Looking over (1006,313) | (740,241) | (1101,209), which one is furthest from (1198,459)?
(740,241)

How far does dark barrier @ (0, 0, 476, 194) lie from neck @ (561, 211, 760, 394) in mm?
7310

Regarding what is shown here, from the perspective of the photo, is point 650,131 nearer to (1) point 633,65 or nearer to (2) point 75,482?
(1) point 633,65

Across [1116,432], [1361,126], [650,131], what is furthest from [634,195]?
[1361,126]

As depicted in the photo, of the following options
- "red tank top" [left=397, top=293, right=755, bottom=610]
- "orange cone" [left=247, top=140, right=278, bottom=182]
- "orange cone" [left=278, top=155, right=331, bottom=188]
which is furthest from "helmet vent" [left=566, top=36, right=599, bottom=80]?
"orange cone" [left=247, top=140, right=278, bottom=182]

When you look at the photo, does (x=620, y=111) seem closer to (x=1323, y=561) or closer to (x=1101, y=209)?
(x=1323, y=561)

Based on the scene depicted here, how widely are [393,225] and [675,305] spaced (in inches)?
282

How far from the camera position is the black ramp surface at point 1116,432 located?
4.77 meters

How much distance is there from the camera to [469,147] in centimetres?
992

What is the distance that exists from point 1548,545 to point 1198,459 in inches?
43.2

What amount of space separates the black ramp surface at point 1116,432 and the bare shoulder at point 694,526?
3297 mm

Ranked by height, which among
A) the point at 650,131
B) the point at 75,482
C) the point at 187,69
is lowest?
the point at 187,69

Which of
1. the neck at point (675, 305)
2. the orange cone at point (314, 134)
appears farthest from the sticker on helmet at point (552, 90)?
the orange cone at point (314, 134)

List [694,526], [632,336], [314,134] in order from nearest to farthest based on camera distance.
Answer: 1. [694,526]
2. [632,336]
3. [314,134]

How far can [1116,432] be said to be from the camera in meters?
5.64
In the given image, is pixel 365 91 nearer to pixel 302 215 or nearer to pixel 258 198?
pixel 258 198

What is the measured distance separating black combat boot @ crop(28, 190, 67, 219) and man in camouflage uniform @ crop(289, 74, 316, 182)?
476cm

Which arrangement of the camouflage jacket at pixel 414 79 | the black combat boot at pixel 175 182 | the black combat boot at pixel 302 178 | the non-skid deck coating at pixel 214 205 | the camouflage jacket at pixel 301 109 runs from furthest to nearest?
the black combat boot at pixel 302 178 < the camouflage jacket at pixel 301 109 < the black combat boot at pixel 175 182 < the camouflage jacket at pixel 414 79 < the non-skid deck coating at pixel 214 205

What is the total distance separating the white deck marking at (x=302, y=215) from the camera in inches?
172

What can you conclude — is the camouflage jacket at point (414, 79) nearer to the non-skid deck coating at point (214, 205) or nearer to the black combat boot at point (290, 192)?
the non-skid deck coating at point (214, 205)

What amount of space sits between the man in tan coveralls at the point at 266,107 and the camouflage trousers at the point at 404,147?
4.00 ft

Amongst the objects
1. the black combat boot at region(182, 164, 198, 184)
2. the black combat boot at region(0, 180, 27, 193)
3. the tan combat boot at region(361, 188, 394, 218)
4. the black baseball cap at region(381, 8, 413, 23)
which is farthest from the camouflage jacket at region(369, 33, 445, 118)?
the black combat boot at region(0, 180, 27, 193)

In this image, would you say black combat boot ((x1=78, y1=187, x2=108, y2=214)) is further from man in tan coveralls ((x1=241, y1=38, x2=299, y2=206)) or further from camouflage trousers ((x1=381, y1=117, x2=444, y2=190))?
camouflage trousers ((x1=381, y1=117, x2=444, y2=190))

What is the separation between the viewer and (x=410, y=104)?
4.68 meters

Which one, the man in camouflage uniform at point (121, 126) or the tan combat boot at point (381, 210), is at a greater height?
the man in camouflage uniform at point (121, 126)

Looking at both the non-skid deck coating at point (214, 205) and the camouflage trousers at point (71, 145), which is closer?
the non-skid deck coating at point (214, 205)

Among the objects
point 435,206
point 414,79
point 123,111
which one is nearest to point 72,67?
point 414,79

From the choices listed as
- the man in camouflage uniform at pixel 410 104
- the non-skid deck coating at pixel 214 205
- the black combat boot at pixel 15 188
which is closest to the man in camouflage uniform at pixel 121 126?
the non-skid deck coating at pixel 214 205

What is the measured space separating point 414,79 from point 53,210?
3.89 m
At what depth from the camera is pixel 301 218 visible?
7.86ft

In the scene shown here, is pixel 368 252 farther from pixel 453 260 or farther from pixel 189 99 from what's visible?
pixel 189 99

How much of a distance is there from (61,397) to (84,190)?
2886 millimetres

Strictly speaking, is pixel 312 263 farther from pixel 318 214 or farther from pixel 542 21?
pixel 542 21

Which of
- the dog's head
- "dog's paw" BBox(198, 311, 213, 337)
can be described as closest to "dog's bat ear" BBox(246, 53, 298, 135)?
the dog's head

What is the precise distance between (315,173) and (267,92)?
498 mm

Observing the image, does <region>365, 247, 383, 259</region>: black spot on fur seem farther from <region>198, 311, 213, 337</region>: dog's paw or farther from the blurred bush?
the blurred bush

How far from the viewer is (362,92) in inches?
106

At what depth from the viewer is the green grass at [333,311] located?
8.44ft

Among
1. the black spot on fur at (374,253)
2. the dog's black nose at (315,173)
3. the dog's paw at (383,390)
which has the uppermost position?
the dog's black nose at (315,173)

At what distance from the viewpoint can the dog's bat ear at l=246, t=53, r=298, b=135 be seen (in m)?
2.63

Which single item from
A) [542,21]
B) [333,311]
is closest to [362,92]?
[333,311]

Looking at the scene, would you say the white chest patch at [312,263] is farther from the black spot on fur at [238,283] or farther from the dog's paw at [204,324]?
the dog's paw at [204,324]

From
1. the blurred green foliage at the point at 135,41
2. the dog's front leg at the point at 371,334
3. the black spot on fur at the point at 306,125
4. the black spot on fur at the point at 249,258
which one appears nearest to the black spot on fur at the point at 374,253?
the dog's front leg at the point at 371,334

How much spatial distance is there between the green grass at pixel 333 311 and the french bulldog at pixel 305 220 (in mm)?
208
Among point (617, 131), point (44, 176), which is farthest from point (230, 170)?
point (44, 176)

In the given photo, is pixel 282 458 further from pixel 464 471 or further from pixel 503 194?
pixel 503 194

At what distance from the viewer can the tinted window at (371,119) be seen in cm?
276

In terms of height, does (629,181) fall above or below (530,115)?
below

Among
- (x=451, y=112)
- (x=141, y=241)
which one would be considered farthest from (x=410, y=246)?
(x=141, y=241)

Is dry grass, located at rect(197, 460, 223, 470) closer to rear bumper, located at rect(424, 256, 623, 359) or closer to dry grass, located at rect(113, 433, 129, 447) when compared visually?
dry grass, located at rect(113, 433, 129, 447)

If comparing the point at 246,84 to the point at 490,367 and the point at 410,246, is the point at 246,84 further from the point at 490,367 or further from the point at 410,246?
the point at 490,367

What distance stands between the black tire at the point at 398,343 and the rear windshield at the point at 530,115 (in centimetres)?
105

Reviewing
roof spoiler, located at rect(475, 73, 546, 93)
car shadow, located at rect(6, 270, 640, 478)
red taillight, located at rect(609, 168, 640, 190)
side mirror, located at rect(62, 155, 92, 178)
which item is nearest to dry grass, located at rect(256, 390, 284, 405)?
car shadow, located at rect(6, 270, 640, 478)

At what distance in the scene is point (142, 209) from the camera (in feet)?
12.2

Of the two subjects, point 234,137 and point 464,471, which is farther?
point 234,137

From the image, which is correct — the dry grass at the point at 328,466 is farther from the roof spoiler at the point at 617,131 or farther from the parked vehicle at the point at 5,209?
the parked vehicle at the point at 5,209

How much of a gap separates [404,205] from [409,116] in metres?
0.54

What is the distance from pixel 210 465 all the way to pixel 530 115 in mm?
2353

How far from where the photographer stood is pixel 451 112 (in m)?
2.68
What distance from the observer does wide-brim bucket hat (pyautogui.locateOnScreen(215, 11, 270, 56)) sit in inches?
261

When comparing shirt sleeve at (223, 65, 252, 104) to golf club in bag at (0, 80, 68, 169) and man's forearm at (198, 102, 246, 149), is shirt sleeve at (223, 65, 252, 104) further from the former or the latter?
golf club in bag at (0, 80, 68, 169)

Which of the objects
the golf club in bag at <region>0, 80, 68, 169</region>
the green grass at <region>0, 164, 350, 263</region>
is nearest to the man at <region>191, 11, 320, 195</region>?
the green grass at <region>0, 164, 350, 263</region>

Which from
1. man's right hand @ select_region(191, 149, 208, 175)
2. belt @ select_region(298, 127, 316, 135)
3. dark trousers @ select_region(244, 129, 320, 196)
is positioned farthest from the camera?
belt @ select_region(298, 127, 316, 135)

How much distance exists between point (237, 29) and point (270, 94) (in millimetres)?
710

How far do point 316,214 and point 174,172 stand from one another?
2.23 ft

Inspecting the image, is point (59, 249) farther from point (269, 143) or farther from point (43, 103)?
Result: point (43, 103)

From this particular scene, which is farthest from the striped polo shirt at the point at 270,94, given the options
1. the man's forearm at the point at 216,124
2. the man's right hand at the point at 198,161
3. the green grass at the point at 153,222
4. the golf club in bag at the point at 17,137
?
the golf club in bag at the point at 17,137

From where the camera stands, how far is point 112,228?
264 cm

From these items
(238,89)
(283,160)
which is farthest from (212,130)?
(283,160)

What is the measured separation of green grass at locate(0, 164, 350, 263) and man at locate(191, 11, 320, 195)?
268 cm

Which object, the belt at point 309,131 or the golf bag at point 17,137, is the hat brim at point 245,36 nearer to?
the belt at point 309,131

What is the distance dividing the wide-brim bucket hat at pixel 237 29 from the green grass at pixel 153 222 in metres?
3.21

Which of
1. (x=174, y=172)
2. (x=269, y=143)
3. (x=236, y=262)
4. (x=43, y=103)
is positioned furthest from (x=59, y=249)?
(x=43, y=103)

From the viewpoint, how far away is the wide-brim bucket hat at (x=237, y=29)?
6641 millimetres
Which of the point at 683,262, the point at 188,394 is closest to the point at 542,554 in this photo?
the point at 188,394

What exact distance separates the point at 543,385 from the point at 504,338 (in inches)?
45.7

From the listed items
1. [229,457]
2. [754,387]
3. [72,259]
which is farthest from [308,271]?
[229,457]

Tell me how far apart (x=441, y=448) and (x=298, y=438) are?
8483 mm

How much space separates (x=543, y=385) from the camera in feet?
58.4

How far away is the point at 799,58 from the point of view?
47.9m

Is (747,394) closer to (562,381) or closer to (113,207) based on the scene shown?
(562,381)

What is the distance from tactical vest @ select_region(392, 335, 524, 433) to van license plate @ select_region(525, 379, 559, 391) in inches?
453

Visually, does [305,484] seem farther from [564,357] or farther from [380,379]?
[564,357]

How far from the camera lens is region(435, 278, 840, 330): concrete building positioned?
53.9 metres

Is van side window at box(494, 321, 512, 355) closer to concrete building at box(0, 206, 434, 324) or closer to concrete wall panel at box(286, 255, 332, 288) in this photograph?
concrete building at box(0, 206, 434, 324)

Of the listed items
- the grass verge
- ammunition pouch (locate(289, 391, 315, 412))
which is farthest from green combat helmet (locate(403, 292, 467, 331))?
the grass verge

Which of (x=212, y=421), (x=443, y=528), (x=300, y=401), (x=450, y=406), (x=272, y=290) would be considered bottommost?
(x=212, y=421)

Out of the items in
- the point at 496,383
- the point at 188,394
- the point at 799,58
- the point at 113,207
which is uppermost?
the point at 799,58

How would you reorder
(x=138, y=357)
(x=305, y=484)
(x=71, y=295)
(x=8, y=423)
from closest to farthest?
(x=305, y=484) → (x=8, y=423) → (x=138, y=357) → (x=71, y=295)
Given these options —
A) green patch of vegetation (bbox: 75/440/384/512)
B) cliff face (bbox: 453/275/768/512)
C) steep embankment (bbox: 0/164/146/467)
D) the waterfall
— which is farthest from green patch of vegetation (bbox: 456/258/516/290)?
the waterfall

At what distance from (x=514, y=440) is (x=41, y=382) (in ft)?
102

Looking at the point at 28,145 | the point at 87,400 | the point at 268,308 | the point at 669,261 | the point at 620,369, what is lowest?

WHAT IS NEEDED
How many lines of the records contain the string "furthest", matching case exactly? Give only the number.

RESPONSE TO THIS TASK
5